**Ziel 1**: Gib aus den Datensätzen die Zeilen unverändert wieder, beginnend mit der Zeile, die „Which of the two, [529,137]“ enthält, und endend mit der Zeile, die „2.42 meters“ enthält.

# Andere Normen für Prüfstände?



## Zersch (2 April 2012)

Hallo,

wir entwickeln bei uns zur Zeit einen Prüfstand, der auch nur bei uns im Hause zum Einsatz kommt. Hier muss es so sein, dass ein mechanisches Teil erst verriegelt sein muss bevor die Anlage starten darf.

Jetzt meinen einige bei uns, dass derjenige, der die Anlage bedient dafür sorgen soll, dass die Anlage verriegelt ist. Weil angeblich bei Prüfständen die Normen nicht so schwerwiegend seien.

Ich bin der Meinung, dass das Vorgehen dasselbe ist. Also erst Risikoanalye usw....

Wie seht ihr das? Kann mir jemand Hinweise auf Normen geben?

Gruß
Sascha


----------



## Tommi (2 April 2012)

Hallo,

also eine Risikobeurteilung musst Du immer machen (Arbeitsschutzgesetz, Betriebssicherheitsverodnung §7).
Ist Dein Prüfstand denn eine Maschine nach der Definition Maschinenrichtlinie?

Gruß
Tommi


----------



## Zersch (2 April 2012)

Hey,

also in der Maschinenrichtlinie befindet sich keine passende Definition, da hatte ich auch schon geschaut. Mal eine grobe Übersicht:
Es wird über zwei Ventilatoren Druck in einer Kammer aufgebaut. Aus dieser Kammer wird der Anfang einer Messstrecke herausgeführt, der Anfang dieser Messstrecke ist beweglich, da immer unterschiedliche Werkstücke getestet werden sollen. Sollten die Ventilatoren nun eingeschaltet werden, obwohl sich kein Werkstück in der Messstrecke befindet würde durch den aufgebauten Druck der Anfang der Messstrecke aus der Kammer geschossen kommen. Daher bin ich der Meinung, dass sichergestellt werden muss, dass ein Werkstück eingespannt ist und somit die Messstrecke verriegelt ist. Hinzu kommt noch, dass die Messstrecke von der Leitwarte aus nicht sichtbar ist.  
Bei mir stellt sich weiterhin die Frage, ob bei Prototypen, Prüfstände etc. andere Richtlinien gelten oder ich auch hier z.B. die 13849 anwenden muss. Und wenn ja, ob es hierfür irgendwo etwas schriftliches gibt.

Ach ja fast vergessen, habe mir gerade mal die Betriebssicherheitsverordnung angeschaut. Meinst du vielleicht §5?

Gruß
Sascha


----------



## Safety (2 April 2012)

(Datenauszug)
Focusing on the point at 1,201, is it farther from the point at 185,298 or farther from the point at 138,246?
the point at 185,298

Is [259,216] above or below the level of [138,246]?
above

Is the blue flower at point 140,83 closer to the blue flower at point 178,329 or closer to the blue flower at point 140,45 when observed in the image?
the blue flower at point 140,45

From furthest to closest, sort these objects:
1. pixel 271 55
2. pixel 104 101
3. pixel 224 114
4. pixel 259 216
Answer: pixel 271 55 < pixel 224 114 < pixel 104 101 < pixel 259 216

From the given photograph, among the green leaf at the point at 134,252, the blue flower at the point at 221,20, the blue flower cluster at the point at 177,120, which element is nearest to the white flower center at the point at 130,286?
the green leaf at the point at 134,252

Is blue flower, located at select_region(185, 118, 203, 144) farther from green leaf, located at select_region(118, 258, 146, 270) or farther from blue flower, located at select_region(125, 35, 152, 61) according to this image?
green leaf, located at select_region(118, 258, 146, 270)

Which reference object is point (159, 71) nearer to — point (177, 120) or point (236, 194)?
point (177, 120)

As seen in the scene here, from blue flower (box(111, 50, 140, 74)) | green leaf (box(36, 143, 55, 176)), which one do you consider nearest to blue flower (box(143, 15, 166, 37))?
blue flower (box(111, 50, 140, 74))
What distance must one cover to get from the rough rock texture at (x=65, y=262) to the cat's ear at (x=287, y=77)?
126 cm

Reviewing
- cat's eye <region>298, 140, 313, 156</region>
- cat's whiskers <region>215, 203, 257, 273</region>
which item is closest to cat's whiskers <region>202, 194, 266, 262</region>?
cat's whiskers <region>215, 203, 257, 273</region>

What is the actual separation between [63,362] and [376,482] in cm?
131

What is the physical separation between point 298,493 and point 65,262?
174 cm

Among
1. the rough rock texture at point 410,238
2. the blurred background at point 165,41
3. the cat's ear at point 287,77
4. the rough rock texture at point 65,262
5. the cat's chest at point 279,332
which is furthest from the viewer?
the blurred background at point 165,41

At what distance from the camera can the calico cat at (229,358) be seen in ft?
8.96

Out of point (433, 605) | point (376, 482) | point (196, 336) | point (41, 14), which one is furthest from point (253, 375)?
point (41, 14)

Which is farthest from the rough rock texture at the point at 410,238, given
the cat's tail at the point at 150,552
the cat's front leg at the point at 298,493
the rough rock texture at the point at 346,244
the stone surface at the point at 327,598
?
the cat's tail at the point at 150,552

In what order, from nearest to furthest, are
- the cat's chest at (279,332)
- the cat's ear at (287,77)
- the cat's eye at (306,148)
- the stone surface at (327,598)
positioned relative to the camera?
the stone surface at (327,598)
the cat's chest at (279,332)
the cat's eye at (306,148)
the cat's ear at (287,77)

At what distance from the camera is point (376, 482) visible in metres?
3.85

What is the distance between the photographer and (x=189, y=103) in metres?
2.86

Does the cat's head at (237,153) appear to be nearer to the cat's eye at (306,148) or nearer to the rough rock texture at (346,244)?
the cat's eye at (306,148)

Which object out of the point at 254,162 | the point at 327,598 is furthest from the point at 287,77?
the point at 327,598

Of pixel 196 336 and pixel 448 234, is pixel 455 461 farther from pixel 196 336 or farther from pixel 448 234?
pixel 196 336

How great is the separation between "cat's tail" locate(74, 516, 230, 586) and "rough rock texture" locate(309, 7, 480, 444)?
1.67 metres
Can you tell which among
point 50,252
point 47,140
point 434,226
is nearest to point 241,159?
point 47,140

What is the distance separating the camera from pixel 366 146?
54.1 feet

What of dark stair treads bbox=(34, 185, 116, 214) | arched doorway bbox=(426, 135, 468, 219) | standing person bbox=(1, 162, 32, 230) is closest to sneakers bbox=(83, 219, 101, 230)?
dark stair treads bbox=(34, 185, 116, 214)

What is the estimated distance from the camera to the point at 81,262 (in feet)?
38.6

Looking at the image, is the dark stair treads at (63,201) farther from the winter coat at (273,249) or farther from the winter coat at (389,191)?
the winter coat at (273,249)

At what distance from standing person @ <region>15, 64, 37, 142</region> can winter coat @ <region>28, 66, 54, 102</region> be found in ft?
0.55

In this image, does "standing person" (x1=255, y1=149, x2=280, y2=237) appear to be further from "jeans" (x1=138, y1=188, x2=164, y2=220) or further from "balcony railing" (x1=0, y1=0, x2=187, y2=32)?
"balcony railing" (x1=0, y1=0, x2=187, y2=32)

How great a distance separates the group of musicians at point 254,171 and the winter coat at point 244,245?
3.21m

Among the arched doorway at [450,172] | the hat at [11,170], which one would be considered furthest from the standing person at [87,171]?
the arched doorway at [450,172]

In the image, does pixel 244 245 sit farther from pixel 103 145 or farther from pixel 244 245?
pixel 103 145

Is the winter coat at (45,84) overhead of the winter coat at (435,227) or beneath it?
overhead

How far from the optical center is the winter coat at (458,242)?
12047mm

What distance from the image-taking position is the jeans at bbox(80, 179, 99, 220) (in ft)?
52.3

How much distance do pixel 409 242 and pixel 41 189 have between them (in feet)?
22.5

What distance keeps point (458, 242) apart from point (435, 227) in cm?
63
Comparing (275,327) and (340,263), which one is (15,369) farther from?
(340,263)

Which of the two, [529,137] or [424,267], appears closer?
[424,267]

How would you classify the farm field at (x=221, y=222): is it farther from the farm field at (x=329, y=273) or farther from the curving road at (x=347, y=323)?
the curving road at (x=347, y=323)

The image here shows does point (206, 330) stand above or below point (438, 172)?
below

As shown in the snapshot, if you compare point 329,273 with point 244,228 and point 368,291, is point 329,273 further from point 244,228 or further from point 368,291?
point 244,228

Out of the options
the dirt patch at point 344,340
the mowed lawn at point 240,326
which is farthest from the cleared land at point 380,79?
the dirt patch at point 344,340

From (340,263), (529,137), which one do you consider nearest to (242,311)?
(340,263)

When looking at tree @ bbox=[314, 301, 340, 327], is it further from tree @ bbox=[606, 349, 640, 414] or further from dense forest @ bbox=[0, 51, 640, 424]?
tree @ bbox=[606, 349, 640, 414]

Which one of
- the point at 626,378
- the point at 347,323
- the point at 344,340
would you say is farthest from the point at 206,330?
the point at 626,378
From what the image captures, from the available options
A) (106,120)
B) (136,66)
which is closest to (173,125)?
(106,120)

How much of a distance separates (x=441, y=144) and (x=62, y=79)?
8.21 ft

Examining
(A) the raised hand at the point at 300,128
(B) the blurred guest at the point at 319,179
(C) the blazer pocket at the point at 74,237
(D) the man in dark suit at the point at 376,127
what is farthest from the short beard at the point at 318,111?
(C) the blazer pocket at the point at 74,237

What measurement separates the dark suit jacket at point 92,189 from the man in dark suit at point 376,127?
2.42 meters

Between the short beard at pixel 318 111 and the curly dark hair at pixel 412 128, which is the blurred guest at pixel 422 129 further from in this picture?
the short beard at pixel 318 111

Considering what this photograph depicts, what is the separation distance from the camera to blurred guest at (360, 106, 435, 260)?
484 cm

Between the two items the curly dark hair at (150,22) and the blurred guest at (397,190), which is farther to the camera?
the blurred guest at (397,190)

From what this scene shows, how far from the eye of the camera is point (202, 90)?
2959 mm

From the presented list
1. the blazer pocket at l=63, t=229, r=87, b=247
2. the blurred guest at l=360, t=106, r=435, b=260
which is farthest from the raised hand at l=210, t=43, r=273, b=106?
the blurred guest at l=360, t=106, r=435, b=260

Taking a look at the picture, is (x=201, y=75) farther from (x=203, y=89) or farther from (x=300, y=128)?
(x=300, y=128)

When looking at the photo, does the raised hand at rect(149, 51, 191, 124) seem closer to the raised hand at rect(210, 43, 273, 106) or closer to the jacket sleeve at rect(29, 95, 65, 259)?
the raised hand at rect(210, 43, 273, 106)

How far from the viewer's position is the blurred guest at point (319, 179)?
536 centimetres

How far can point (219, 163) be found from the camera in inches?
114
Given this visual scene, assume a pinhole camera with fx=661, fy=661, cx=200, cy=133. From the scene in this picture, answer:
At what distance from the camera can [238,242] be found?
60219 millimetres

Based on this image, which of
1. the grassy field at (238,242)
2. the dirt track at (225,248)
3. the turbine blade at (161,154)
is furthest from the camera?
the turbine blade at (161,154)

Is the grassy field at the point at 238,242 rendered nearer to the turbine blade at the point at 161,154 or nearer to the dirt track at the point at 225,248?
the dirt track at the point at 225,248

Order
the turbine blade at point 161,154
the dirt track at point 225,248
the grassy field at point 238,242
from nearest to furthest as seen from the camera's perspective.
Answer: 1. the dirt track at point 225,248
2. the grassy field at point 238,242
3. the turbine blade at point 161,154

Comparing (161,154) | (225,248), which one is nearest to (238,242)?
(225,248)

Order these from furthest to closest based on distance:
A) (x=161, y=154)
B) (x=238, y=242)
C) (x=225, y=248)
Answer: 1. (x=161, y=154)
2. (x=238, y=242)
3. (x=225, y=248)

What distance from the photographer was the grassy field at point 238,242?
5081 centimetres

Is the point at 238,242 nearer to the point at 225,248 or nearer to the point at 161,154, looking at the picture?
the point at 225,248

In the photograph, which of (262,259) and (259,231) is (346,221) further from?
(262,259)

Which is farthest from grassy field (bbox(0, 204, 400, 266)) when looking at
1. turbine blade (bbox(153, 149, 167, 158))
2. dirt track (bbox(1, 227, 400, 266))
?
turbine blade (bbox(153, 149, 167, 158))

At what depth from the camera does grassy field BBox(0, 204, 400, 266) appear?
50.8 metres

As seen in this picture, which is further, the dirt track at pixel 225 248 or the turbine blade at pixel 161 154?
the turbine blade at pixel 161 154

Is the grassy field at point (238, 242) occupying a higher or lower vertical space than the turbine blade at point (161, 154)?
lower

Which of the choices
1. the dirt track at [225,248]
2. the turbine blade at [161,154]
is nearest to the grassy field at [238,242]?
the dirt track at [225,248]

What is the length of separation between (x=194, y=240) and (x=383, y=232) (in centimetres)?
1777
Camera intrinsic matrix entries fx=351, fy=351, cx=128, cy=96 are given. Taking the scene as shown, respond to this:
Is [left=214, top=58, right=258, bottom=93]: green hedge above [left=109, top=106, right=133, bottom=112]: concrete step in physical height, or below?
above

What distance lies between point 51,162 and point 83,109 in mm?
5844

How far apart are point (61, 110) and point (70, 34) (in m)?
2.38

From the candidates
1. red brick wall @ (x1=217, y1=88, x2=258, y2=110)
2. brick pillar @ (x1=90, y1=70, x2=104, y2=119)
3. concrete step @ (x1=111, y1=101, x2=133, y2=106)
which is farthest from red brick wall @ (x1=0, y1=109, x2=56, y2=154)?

**Ziel 2**: Führe den Forumsthread über Normen für Prüfstände ab der Stelle weiter, an der er aufhört.

**Lösung der Aufgabe 1**:
Which of the two, [529,137] or [424,267], appears closer?
[424,267]

How would you classify the farm field at (x=221, y=222): is it farther from the farm field at (x=329, y=273) or farther from the curving road at (x=347, y=323)?
the curving road at (x=347, y=323)

The image here shows does point (206, 330) stand above or below point (438, 172)?
below

As shown in the snapshot, if you compare point 329,273 with point 244,228 and point 368,291, is point 329,273 further from point 244,228 or further from point 368,291?
point 244,228

Out of the options
the dirt patch at point 344,340
the mowed lawn at point 240,326
which is farthest from the cleared land at point 380,79?
the dirt patch at point 344,340

From (340,263), (529,137), which one do you consider nearest to (242,311)?
(340,263)

When looking at tree @ bbox=[314, 301, 340, 327], is it further from tree @ bbox=[606, 349, 640, 414] or further from dense forest @ bbox=[0, 51, 640, 424]?
tree @ bbox=[606, 349, 640, 414]

Which one of
- the point at 626,378
- the point at 347,323
- the point at 344,340
would you say is farthest from the point at 206,330?
the point at 626,378
From what the image captures, from the available options
A) (106,120)
B) (136,66)
which is closest to (173,125)?
(106,120)

How much of a distance separates (x=441, y=144) and (x=62, y=79)?
8.21 ft

Examining
(A) the raised hand at the point at 300,128
(B) the blurred guest at the point at 319,179
(C) the blazer pocket at the point at 74,237
(D) the man in dark suit at the point at 376,127
what is farthest from the short beard at the point at 318,111?
(C) the blazer pocket at the point at 74,237

What measurement separates the dark suit jacket at point 92,189 from the man in dark suit at point 376,127?
2.42 meters

**Lösung der Aufgabe 2**:
Hallo,
in aller Kürze.
Das ist eine Maschine:
a) „Maschine“
— eine mit einem anderen Antriebssystem als der unmittelbar
eingesetzten menschlichen oder tierischen Kraft ausgestattete
oder dafür vorgesehene Gesamtheit miteinander
verbundener Teile oder Vorrichtungen, von denen
mindestens eines bzw. eine beweglich ist und die für
eine bestimmte Anwendung zusammengefügt sind;
Das trifft bei euch zu.
Ihr seid Hersteller also müsste Ihr:
*Inverkehrbringen und Inbetriebnahme*
(1) Der Hersteller oder sein Bevollmächtigter muss vor dem
Inverkehrbringen und/oder der Inbetriebnahme einer Maschine
a) sicherstellen, dass die Maschine die in Anhang I aufgeführten,
für sie geltenden grundlegenden Sicherheits- und
Gesundheitsschutzanforderungen erfüllt;
b) sicherstellen, dass die in Anhang VII Teil A genannten technischen
Unterlagen verfügbar sind;
c) insbesondere die erforderlichen Informationen, wie die
Betriebsanleitung, zur Verfügung stellen;
d) die zutreffenden Konformitätsbewertungsverfahren gemäß
Artikel 12 durchführen;
e) die EG-Konformitätserklärung gemäß Anhang II Teil 1
Abschnitt A ausstellen und sicherstellen, dass sie der
Maschine beiliegt;
f) die CE-Kennzeichnung gemäß Artikel 16 anbringen.
Also Normen Anwenden!


----------



## Tommi (2 April 2012)

Zersch schrieb:


> Ach ja fast vergessen, habe mir gerade mal die Betriebssicherheitsverordnung angeschaut. Meinst du vielleicht §5?



Hallo Sascha,

ne, ich meine schon §7, 1. Absatz. Wenn Dein Prüfstand eine Maschine nach Safety's Definition ist,
dann gilt Satz 1. Oder es ist ein Gebilde nach Niederspannungsrichtlinie, was ich aber nicht glaube,
denn damit sind Haushaltsgeschirrspüler oder Elektromotoren gemeint.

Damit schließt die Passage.